This tense is considered to be the bugaboo of French grammar (or at least one of them). The descendant of the Latin perfectus, it was once used in a three-tense system which also included the imperfect and the passé composé. The passé simple and the passé composé shared functions which in modern French are performed by the passé composé alone. Formerly, the passé composé could only describe discrete past events which had some kind of connection to the present; the passé simple described events which have no connection to the present. An equivalent in English would be the difference between "I have eaten" (connection to the present) and "I ate" (no connection to the present). Nowadays use of the passé simple is limited to formal written French, such as literary and historical works.

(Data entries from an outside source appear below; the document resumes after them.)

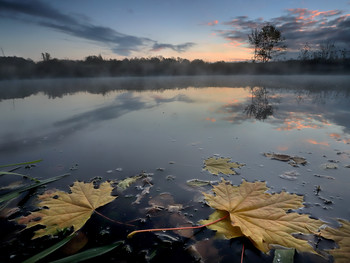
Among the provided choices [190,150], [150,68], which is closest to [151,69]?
[150,68]

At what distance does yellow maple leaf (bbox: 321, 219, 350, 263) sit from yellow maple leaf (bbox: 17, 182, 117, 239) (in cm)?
115

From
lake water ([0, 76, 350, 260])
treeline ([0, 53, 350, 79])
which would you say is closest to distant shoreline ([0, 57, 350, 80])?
treeline ([0, 53, 350, 79])

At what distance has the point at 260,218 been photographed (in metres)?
0.92

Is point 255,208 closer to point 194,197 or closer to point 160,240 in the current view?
point 194,197

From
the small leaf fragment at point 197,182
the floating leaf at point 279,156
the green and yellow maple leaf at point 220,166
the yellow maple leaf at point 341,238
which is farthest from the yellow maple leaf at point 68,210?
the floating leaf at point 279,156

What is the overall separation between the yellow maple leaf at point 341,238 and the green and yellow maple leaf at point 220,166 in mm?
722

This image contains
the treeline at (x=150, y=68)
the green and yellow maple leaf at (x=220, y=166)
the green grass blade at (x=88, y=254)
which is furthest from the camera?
the treeline at (x=150, y=68)

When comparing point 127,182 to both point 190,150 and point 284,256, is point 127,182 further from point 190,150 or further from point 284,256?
point 284,256

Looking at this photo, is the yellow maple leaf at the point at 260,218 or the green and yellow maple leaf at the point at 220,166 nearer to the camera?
the yellow maple leaf at the point at 260,218

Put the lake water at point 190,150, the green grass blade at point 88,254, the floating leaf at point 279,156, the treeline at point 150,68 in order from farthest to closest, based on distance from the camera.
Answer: the treeline at point 150,68, the floating leaf at point 279,156, the lake water at point 190,150, the green grass blade at point 88,254

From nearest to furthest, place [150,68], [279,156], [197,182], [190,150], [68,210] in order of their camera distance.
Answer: [68,210] < [197,182] < [279,156] < [190,150] < [150,68]

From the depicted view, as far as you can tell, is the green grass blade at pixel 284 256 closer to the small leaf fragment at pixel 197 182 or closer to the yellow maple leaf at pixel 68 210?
the small leaf fragment at pixel 197 182

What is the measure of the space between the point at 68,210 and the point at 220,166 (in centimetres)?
120

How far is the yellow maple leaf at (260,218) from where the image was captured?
829 millimetres
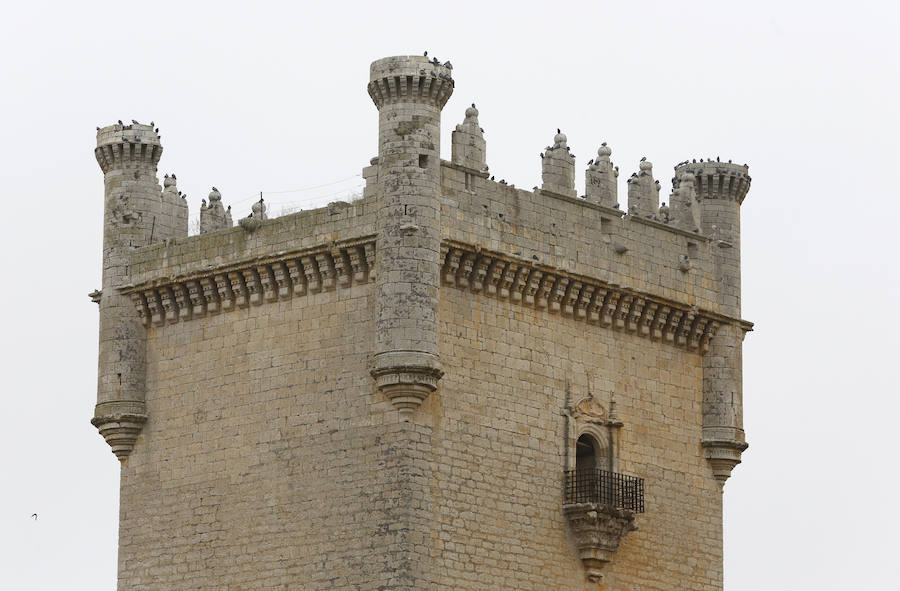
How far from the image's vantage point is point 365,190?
44812 mm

The tense causes problems because of its forms. Here is chanter, for example (with the endings in bold):
je chantai nous chantâmes
tu chantas vous chantâtes
il/elle chanta ils/elles chantèrent
These endings, especially in the plural, are very unusual in French. This is further complicated that many verbs have completely irregular stems in the passé simple which are unrelated to any of their other stems. An example is naître (to be born), of which the stem is naqu-. Thus:
je naquis nous naquîmes
tu naquis vous naquîtes
il/elle naquit ils/elles naquirent
Fortunately most students of French (and most French people themselves) will only ever have to understand this tense, never to use it.